Extracted records:
>>
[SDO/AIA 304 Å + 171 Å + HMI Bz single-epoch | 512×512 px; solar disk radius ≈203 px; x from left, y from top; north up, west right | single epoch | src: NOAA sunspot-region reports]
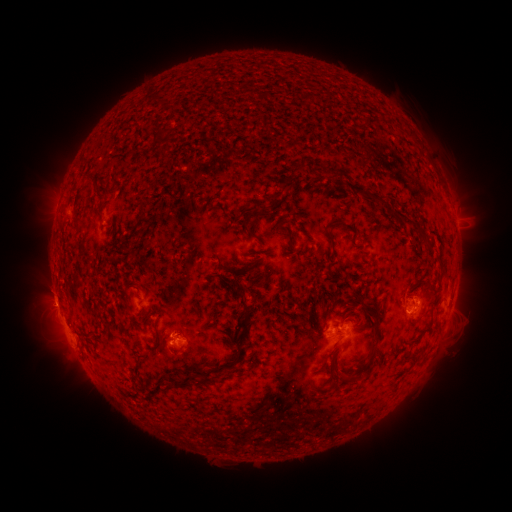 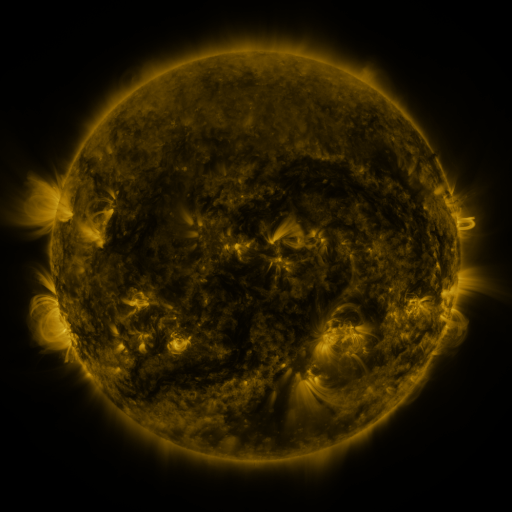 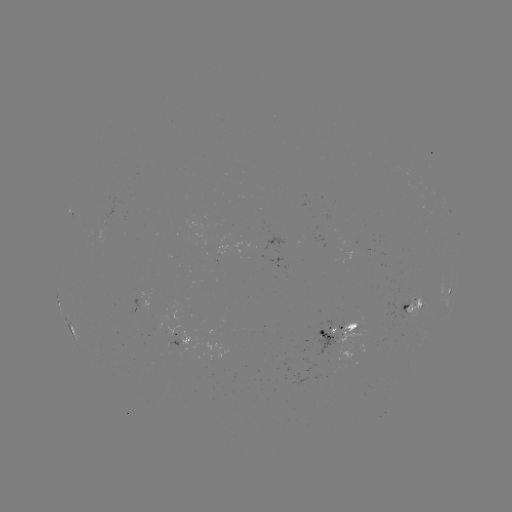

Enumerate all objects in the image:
spotted active region: (450, 287)
spotted active region: (454, 300)
spotted active region: (414, 306)
spotted active region: (342, 330)
spotted active region: (71, 331)
spotted active region: (183, 344)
<<
# What needs to be done
Rewrite all of the data above, replacing "src" with "source" and keeping everything else the same. Leave the pictures out of your answer.

# Completed task
[SDO/AIA 304 Å + 171 Å + HMI Bz single-epoch | 512×512 px; solar disk radius ≈203 px; x from left, y from top; north up, west right | single epoch | source: NOAA sunspot-region reports]

Enumerate all objects in the image:
spotted active region: (450, 287)
spotted active region: (454, 300)
spotted active region: (414, 306)
spotted active region: (342, 330)
spotted active region: (71, 331)
spotted active region: (183, 344)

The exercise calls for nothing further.